● Material for this exercise:
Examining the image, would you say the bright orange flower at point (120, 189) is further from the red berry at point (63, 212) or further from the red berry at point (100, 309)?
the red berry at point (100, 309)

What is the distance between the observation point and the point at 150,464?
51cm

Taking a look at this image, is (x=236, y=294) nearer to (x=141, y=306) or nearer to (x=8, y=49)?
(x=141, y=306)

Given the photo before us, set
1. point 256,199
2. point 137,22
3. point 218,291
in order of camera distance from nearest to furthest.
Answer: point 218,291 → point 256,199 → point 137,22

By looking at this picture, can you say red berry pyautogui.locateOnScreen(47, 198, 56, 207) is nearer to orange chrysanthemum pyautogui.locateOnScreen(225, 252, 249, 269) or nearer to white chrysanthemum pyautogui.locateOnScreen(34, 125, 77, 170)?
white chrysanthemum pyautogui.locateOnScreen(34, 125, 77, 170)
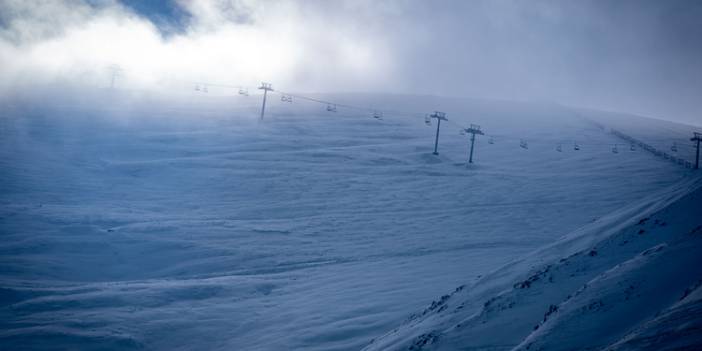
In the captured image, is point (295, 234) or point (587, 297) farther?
point (295, 234)

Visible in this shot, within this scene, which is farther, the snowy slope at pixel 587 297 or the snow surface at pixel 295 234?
the snow surface at pixel 295 234

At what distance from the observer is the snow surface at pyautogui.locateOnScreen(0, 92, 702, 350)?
25.1ft

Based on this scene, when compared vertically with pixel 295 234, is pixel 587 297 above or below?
above

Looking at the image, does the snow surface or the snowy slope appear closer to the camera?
the snowy slope

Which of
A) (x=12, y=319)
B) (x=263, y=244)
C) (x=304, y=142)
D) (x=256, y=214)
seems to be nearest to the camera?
(x=12, y=319)

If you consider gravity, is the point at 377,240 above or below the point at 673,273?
below

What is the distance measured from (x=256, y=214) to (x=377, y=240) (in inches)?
299

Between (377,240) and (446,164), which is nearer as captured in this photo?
(377,240)

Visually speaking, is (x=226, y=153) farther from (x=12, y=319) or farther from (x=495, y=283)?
(x=495, y=283)

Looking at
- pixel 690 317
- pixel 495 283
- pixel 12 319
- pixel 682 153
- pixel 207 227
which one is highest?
pixel 682 153

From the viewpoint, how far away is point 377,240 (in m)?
19.7

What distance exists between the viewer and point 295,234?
20.1m

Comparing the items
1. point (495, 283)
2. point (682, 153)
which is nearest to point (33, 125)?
point (495, 283)

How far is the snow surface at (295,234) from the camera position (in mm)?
7664
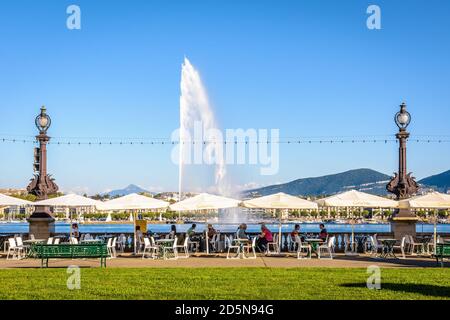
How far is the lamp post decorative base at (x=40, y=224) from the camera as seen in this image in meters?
29.4

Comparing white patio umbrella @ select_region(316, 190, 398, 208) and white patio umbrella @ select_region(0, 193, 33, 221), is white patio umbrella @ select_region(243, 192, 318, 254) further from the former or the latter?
white patio umbrella @ select_region(0, 193, 33, 221)

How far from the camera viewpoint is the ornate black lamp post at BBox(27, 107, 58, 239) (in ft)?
96.9

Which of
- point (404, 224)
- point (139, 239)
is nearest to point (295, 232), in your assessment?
point (404, 224)

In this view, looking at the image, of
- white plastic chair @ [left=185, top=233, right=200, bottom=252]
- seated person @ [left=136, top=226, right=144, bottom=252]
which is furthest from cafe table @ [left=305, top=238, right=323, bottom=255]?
seated person @ [left=136, top=226, right=144, bottom=252]

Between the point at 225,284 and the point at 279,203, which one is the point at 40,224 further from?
the point at 225,284

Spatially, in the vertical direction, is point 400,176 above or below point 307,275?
above

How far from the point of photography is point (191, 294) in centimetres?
1455

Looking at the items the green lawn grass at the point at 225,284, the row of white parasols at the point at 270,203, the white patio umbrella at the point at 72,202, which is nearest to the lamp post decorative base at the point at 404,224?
the row of white parasols at the point at 270,203
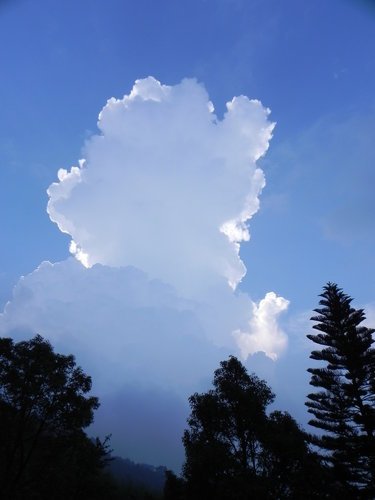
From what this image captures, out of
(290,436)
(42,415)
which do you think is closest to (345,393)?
(290,436)

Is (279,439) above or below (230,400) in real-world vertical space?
below

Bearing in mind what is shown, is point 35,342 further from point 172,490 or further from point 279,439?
point 172,490

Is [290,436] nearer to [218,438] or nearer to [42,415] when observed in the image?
[218,438]

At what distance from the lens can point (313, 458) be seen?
746 inches

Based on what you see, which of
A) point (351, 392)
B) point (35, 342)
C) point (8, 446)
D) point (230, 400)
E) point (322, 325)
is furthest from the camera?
point (322, 325)

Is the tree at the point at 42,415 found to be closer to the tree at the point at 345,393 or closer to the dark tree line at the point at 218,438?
the dark tree line at the point at 218,438

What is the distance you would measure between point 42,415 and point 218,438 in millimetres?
8775

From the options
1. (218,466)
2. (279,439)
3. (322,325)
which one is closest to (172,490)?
(218,466)

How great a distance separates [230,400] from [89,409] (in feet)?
23.4

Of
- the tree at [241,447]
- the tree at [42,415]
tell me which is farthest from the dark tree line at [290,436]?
the tree at [42,415]

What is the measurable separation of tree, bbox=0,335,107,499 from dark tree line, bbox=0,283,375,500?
0.04 m

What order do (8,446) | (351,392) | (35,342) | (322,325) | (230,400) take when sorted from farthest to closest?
(322,325), (351,392), (230,400), (35,342), (8,446)

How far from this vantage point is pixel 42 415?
15312mm

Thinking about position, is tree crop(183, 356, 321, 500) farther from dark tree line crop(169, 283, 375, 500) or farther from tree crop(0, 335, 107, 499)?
tree crop(0, 335, 107, 499)
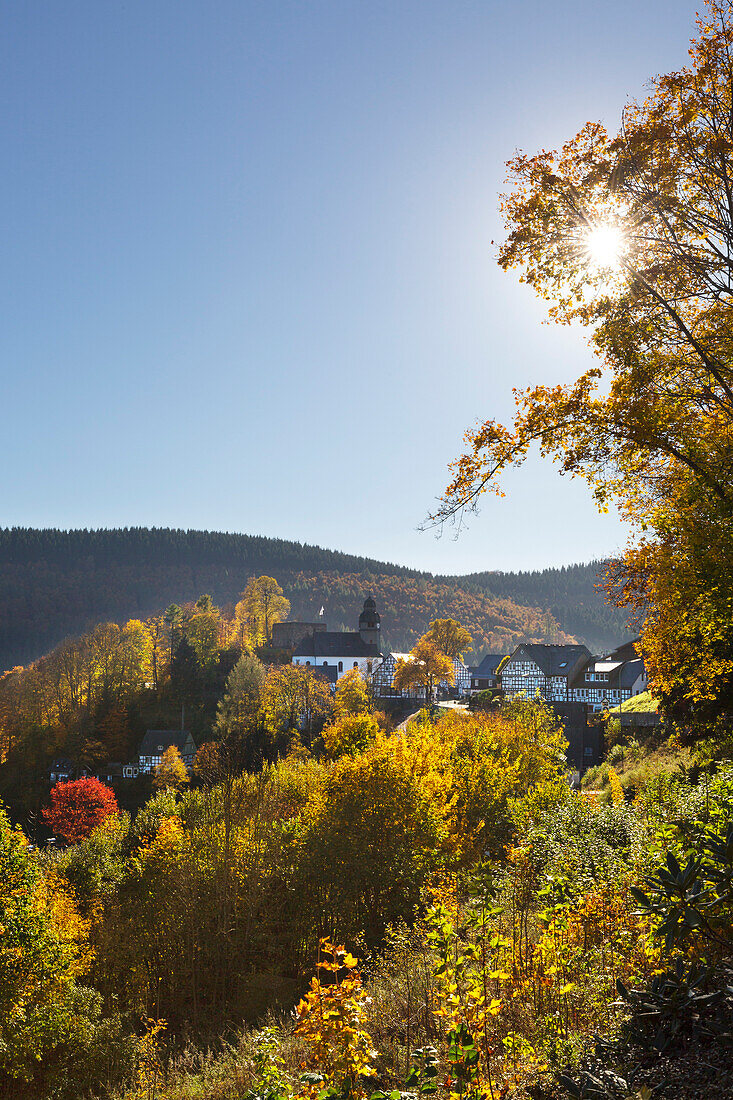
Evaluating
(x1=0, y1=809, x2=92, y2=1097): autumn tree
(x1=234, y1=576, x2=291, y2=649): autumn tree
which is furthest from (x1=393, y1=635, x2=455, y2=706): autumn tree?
(x1=0, y1=809, x2=92, y2=1097): autumn tree

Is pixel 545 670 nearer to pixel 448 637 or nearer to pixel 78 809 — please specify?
pixel 448 637

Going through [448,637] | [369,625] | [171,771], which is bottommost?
[171,771]

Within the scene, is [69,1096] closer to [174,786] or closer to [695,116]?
[695,116]

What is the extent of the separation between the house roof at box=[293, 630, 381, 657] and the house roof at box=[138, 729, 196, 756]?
2913 centimetres

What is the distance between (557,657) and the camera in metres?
69.8

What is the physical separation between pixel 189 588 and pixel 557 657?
5218 inches

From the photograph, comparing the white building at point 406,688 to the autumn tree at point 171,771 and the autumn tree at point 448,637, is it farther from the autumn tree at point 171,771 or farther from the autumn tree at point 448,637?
the autumn tree at point 171,771

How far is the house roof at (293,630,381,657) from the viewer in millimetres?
88438

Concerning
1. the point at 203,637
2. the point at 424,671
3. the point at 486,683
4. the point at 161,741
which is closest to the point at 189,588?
the point at 203,637

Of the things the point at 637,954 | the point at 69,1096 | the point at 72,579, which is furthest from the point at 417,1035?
the point at 72,579

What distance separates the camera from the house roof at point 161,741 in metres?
58.1

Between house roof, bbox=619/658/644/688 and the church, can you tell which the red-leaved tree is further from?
house roof, bbox=619/658/644/688

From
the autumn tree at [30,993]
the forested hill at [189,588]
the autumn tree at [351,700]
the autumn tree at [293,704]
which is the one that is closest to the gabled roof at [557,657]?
the autumn tree at [351,700]

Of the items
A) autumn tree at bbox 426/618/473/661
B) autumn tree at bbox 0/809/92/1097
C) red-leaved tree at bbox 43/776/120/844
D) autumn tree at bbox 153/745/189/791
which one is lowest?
red-leaved tree at bbox 43/776/120/844
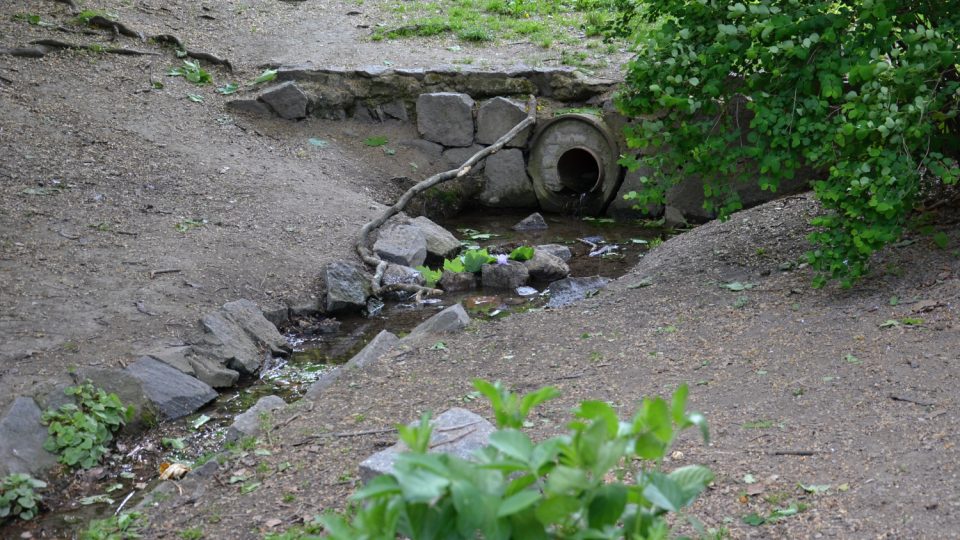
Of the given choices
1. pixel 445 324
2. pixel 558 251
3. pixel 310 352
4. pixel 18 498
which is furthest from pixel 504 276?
pixel 18 498

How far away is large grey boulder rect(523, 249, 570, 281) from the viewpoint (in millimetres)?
8812

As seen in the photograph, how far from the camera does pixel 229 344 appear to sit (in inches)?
266

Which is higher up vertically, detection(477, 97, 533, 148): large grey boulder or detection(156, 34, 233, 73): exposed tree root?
detection(156, 34, 233, 73): exposed tree root

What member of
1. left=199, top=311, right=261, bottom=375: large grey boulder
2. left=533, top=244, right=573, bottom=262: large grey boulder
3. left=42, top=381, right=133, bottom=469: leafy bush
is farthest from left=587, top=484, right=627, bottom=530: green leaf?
left=533, top=244, right=573, bottom=262: large grey boulder

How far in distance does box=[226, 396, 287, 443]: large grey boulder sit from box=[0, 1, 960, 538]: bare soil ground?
0.93ft

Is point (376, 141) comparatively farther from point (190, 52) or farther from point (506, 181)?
point (190, 52)

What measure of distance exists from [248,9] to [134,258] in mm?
7548

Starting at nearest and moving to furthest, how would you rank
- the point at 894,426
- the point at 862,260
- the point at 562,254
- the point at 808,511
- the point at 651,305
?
the point at 808,511 < the point at 894,426 < the point at 862,260 < the point at 651,305 < the point at 562,254

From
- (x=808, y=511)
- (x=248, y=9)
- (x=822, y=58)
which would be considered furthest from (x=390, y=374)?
(x=248, y=9)

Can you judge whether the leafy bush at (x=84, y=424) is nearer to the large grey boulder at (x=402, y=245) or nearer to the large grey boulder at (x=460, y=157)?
the large grey boulder at (x=402, y=245)

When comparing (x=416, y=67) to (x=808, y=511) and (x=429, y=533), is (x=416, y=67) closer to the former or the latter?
(x=808, y=511)

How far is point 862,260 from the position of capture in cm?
547

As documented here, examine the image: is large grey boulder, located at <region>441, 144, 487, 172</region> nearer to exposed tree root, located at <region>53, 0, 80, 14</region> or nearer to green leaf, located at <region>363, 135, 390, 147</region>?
green leaf, located at <region>363, 135, 390, 147</region>

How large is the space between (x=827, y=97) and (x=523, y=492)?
15.4 feet
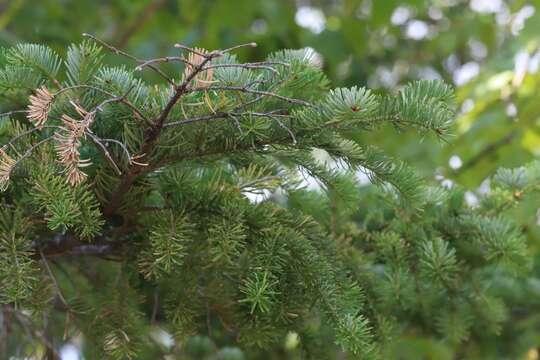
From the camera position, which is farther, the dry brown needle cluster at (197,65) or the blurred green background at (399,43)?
the blurred green background at (399,43)

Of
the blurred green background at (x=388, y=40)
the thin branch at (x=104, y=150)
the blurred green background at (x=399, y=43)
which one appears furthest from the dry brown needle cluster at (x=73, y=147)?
the blurred green background at (x=388, y=40)

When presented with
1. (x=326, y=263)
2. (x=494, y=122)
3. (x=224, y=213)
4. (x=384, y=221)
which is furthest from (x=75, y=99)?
(x=494, y=122)

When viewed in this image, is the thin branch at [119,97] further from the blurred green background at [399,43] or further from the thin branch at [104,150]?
the blurred green background at [399,43]

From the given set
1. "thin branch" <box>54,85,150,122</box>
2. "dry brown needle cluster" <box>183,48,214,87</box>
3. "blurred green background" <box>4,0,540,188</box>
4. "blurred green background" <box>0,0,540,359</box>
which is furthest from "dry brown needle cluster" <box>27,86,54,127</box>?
"blurred green background" <box>4,0,540,188</box>

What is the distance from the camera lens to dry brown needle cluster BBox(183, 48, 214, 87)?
648 mm

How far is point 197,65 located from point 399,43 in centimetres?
225

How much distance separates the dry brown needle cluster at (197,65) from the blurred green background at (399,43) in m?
0.49

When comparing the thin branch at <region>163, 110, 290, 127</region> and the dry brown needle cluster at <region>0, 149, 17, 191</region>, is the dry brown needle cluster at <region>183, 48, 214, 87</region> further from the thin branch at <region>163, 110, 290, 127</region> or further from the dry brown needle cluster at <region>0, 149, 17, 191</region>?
the dry brown needle cluster at <region>0, 149, 17, 191</region>

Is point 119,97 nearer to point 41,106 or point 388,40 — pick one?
point 41,106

● What you have to do:
Output exactly the lines above, from the one holding "From the given set" through the end of the data, including the first and last.

● Correct response:
From the given set
1. "thin branch" <box>54,85,150,122</box>
2. "dry brown needle cluster" <box>183,48,214,87</box>
3. "blurred green background" <box>4,0,540,188</box>
4. "blurred green background" <box>0,0,540,359</box>
which is furthest from "dry brown needle cluster" <box>27,86,54,127</box>?
"blurred green background" <box>4,0,540,188</box>

What is the distance from the camera lens to dry brown needle cluster BBox(183, 48, 214, 87)?
648 mm

How far is point 197,65 located from point 399,43 in centimetres?
225

How much distance separates the dry brown needle cluster at (197,65) from the blurred green background at (399,43) in m?
0.49

When comparing the thin branch at <region>163, 110, 290, 127</region> and the dry brown needle cluster at <region>0, 149, 17, 191</region>, is the dry brown needle cluster at <region>183, 48, 214, 87</region> further from the thin branch at <region>163, 110, 290, 127</region> or further from the dry brown needle cluster at <region>0, 149, 17, 191</region>?
the dry brown needle cluster at <region>0, 149, 17, 191</region>

Is point 119,97 nearer to point 41,106 or point 388,40 — pick one?
point 41,106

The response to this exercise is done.